What to work on ▸ Return, without alteration, every line from the one containing "In the image, between" through the final line of the entries, inclusive.

Data to use ▸
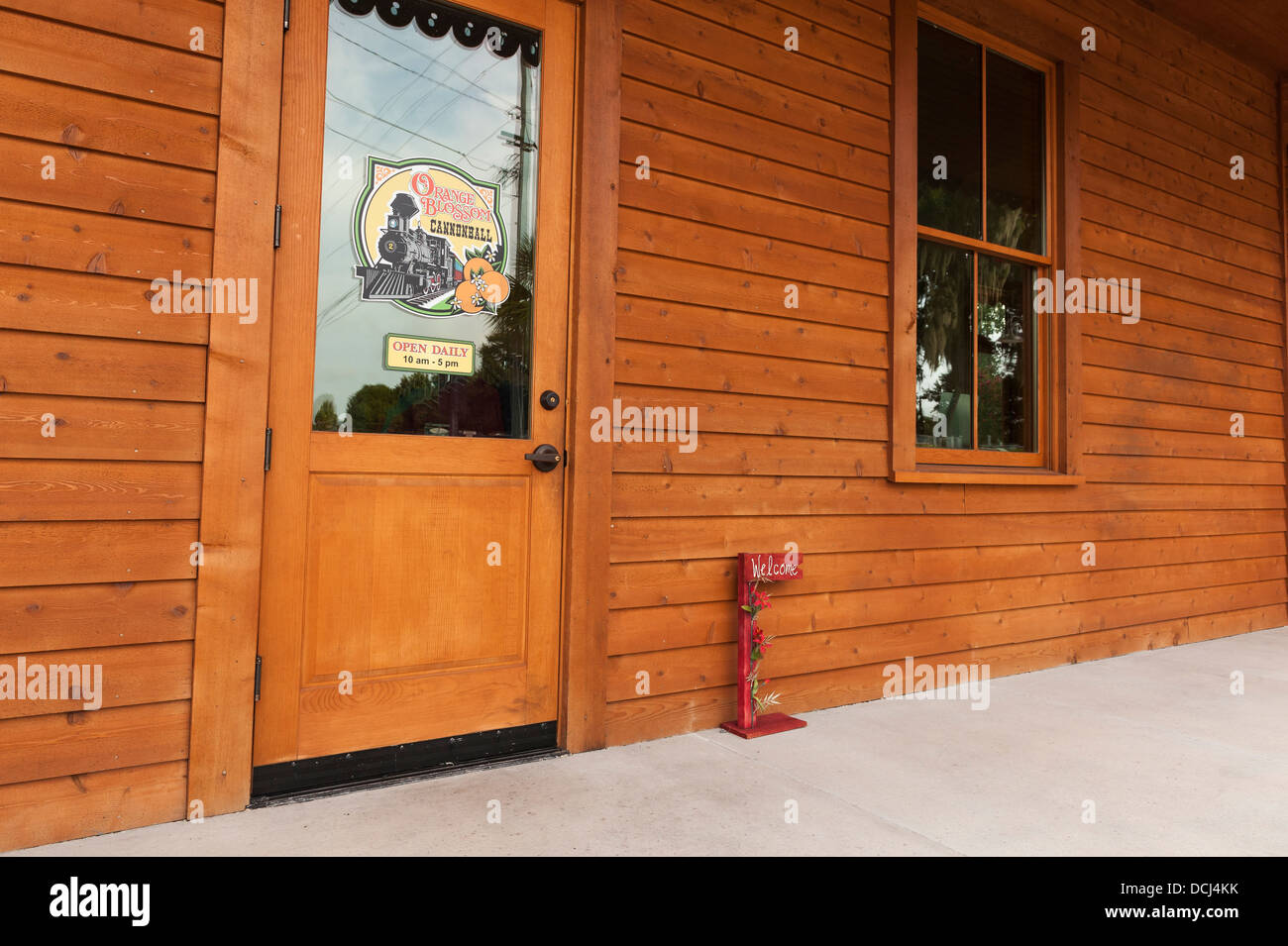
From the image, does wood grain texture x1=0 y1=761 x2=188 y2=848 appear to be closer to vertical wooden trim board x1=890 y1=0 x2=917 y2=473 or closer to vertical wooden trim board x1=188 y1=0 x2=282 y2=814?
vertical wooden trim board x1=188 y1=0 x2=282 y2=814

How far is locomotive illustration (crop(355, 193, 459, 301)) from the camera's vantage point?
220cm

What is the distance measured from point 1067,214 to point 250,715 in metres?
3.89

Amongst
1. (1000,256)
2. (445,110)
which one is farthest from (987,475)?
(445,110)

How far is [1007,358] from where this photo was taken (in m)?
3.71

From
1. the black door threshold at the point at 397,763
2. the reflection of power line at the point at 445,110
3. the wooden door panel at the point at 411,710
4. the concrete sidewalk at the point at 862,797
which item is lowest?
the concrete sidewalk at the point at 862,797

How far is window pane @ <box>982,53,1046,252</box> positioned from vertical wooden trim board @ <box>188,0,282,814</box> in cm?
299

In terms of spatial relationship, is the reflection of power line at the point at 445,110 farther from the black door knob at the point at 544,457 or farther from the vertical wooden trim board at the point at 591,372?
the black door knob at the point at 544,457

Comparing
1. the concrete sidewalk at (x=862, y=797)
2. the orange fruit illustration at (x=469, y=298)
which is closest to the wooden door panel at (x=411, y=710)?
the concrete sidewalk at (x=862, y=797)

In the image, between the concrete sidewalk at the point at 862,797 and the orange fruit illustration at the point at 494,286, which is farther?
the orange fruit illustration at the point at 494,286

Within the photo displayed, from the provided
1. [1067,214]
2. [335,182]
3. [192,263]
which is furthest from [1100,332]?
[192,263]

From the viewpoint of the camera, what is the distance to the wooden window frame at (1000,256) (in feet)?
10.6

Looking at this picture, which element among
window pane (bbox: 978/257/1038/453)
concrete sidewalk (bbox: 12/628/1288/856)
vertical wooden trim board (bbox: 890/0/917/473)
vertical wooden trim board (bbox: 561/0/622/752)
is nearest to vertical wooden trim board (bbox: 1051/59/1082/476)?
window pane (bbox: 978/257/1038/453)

Problem solution ▸
In the image, between the concrete sidewalk at the point at 862,797 and the orange fruit illustration at the point at 494,286, which is farther?
the orange fruit illustration at the point at 494,286

Within the photo displayed, from the provided
1. [1067,214]
2. [335,182]
3. [192,263]
which is furthest from [1100,332]?
[192,263]

From the viewpoint of the camera, what is the distance to the wooden window frame at (1000,256) (in feet)?
10.6

Looking at this picture, which element among
window pane (bbox: 978/257/1038/453)
concrete sidewalk (bbox: 12/628/1288/856)
vertical wooden trim board (bbox: 890/0/917/473)
vertical wooden trim board (bbox: 561/0/622/752)
is nearest to vertical wooden trim board (bbox: 1051/59/1082/476)?
window pane (bbox: 978/257/1038/453)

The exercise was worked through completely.